А у меня какая хитрость? Беру котелок, подхожу к нему. И поскольку знаю — если звать, все равно не отзовется, то кладу ему осторожно ладошку на плечо.
От неожиданности Гайдар удивленно оборачивается.
— А-а, это ты, маленькая? Что случилось?
Я протягиваю котелок.
— Вы бы поели...
— А разве это обязательно?
— Конечно, обязательно. Вы же остаетесь без ужина.
— Это не беда...
И пока я так с ним разговариваю, в руках у меня котелок, а у него на коленях тетрадь, и я нарочно котелок на весу держу, чтобы он думал — мне неудобно.
Гайдар сокрушенно качает головой, захлопывает тетрадь, зажимает ее под мышкой — на пень или на землю никогда не клал — и принимается за еду.
Съел он, верно, меньше половины. Похвалил. Сказал, что гречневая каша — это хорошо, она придает много силы.
Но по тому, как он медленно, без удовольствия ел, по тому, как он со мной говорил, я видела: Гайдар ни на минуту не оставляет работы. Мыслями он весь в своей книге. И даже кашу похвалил только для того, чтобы я от него отвязалась.
А мне ведь надо напоить его еще чаем. А чай у нас был особый — из терновника, против желудочных болезней: жили-то на болоте. Болотной водой умывались, болотной водой посуду мыли. А что делать?
И потому заведен был такой порядок: выпить каждому человеку не меньше двух стаканов лечебного нашего чаю.
Я снова к Гайдару, а он:
— Ну, что опять случилось? Кашу-то я ведь уже съел?
— Чаю, — говорю, — пожалуйста, выпейте.
— Ну, чай такая вещь, что можно пить, а можно не пить.
— Нет, — отвечаю я ему, — не пить нельзя. Это же чай из терновника. Это же медикамент.
Он наклонил голову к плечу, прищурился.
— Знаешь, маленькая, одни лечатся медикаментами, другие — самообладанием. Если нет самообладания, то не помогут и медикаменты.
И взял кружку с чаем. Чтоб не спорить.
А после ужина произошло вот что.
Вам не рассказывали о таком партизане — Демьяне Костовиче? Нет? Он был пионервожатым в Гельмязевской школе.
Я его хорошо знала. Мы все перед войной бегали к нему в пионерский клуб. Он умел дружить с ребятами, заводил с ними игры, ходил в походы. Но особенно хорошо играл он на скрипке. И с этой скрипкой пришел в отряд.
Я еще забыла сказать, что был он по рождению своему цыган.

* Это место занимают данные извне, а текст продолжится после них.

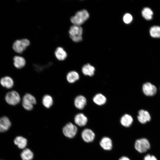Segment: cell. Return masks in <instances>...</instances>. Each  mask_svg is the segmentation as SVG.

Аркадий Петрович, помню, в шутку называл его «красный цыган». Это у него в «Школе» был такой хлопец, который говорил, что он «красный цыган». Хлопца этого потом зарубили белые, помните?..
И когда Демьян Костович взял в тот вечер скрипку, лагерь замер. Люди словно застыли в тех самых позах, в каких настигла их музыка, и сидели не шевелясь, может быть, полчаса, а может, и дольше.
Было такое ощущение, что Демьян Костович ворожит на своей скрипке, выводя изогнутым смычком лихие и печальные цыганские песни. От песен этих хотелось и плакать и пуститься в пляс.
Гайдар тоже перестал писать и сидел серьезный, даже немного грустный. Впрочем, как и все.
Каждый думал о своем, и не очень веселом, потому что — чего греха таить — приходилось нам в ту пору круто, а как получится дальше — никто не знал.
О чем думал Гайдар, мне, конечно, неизвестно.